Widespread Statement on the Precautionary Principle

“When an activity raises threats of harm to the environment or human health, precautionary measures should be taken even if some cause and effect relationships are not fully established scientifically.”

Key components of the principle include:

- taking action to prevent harm in the face of scientific uncertainty,
- placing burdens on proponents of an activity,
- seeking out safer alternatives to potentially harmful activities, including stopping the activity; and
- democratic participation in decision-making regarding science and technology.

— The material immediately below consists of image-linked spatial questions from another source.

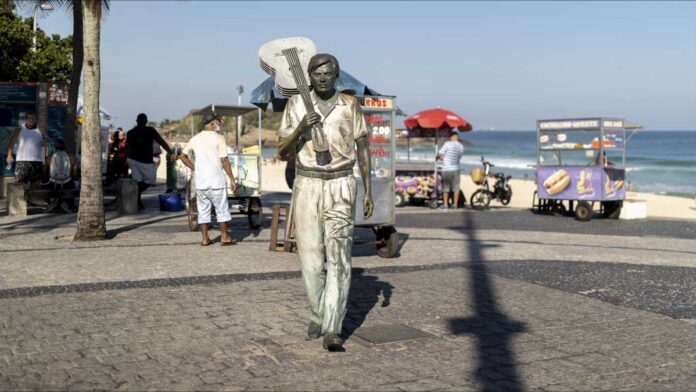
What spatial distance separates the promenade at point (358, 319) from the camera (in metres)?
4.85

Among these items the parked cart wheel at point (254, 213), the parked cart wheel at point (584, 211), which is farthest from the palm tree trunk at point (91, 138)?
the parked cart wheel at point (584, 211)

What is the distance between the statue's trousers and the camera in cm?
547

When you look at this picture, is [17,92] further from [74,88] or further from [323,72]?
[323,72]

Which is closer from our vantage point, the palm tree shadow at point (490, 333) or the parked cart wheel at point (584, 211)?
the palm tree shadow at point (490, 333)

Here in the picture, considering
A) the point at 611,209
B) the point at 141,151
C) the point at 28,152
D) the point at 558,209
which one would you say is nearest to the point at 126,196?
the point at 141,151

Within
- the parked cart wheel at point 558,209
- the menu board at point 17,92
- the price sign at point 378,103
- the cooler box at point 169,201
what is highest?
the menu board at point 17,92

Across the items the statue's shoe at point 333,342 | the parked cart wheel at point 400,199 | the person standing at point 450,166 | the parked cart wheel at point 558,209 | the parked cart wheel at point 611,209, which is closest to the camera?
the statue's shoe at point 333,342

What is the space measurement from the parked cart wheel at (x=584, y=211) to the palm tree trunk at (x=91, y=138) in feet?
32.6

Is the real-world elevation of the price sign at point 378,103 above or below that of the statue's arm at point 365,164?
above

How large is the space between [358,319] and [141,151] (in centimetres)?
1076

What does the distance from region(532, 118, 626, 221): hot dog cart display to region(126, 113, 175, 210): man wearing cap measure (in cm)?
825

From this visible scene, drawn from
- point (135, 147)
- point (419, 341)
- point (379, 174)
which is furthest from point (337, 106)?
point (135, 147)

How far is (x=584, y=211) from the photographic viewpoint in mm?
16828

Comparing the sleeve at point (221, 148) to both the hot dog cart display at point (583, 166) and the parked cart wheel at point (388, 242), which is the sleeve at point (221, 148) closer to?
the parked cart wheel at point (388, 242)
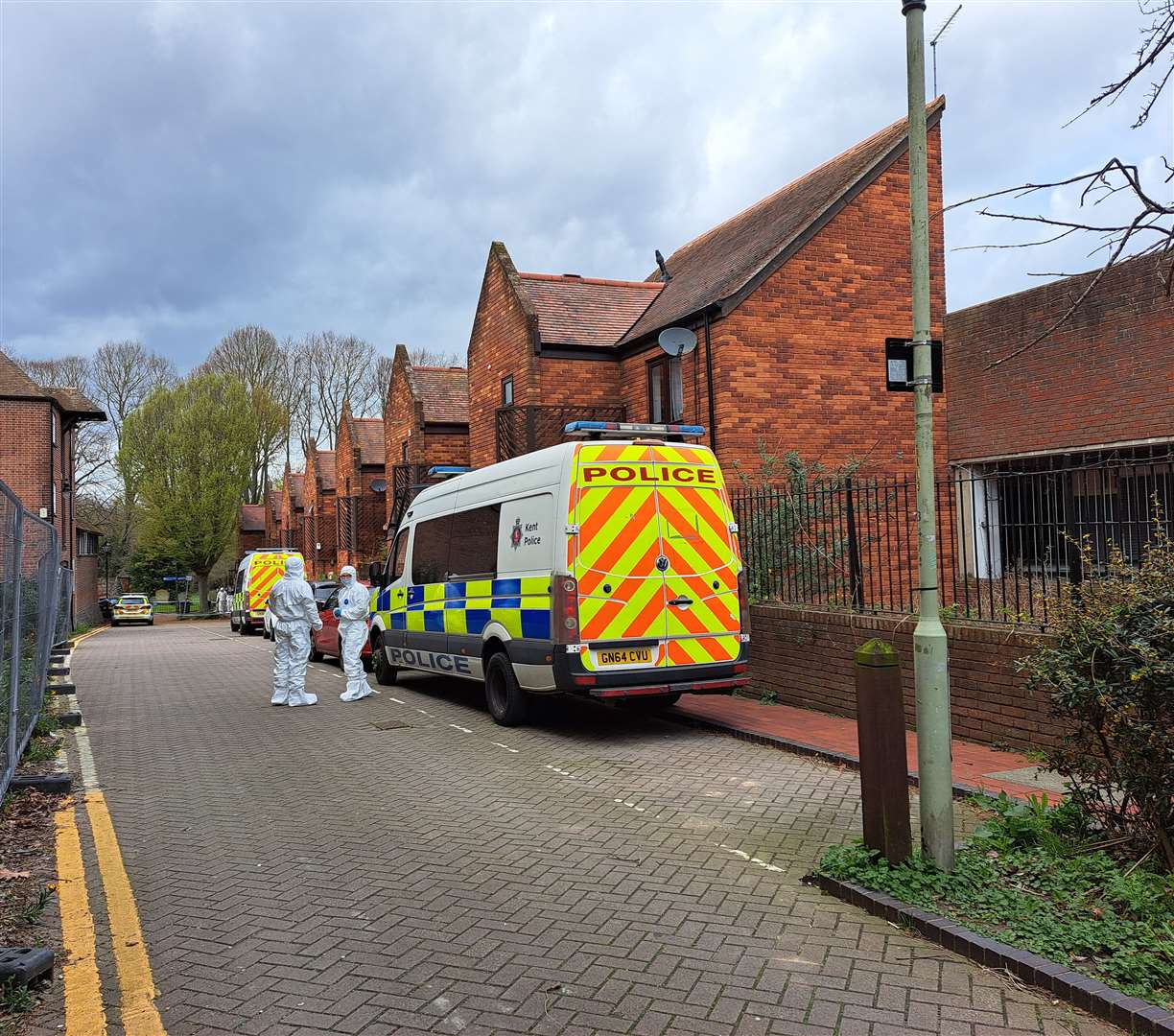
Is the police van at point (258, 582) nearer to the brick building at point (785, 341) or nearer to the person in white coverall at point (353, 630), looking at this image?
the brick building at point (785, 341)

Problem –– Limitations in the science used to study causes of disease

  • Lack of interdisciplinary approaches to find patterns in the evidence
  • Difficulties in following populations
  • Cumulative and interactive exposures/effects
  • Low-dose impacts/windows of vulnerabilty/susceptible populations
  • Lack of explicitness about uncertainties – what is known, not known, can be known, suspected
  • Traditional scientific approaches often lead to “no problem”

Precaution and science

  • Precaution is not anti-science or just risk management. Best available science should inform policy.
  • It demands more rigorous and transparent science to characterize risks, identify opportunities for prevention and make clear gaps in understanding.
  • The role of science is to inform policy – we don’t need perfect information, but enough to decide when we know enough to act and what to do.
  • Call for more science.

Conclusions

  • Precautionary policies recognize the limits of science and policy under uncertainty and complexity.
  • Precaution should be considered a continuous approach to guide better, more health protective decisions under uncertainty.
  • The most robust decisions involve a diverse range of tools, options, stakeholders, and an ability to build on knowledge – the whole of the evidence. But precaution not a guarantor against mistakes.
  • The best environmental policies will be informed by the best available science, but will also be guided by a principle of erring on the side of caution.
  • Go beyond the border of diagnosis to solutions. Need to increase resources for research and development of safer alternatives to problem materials and activities.
  • Ultimate goal is to prevent disease and degradation and restore health.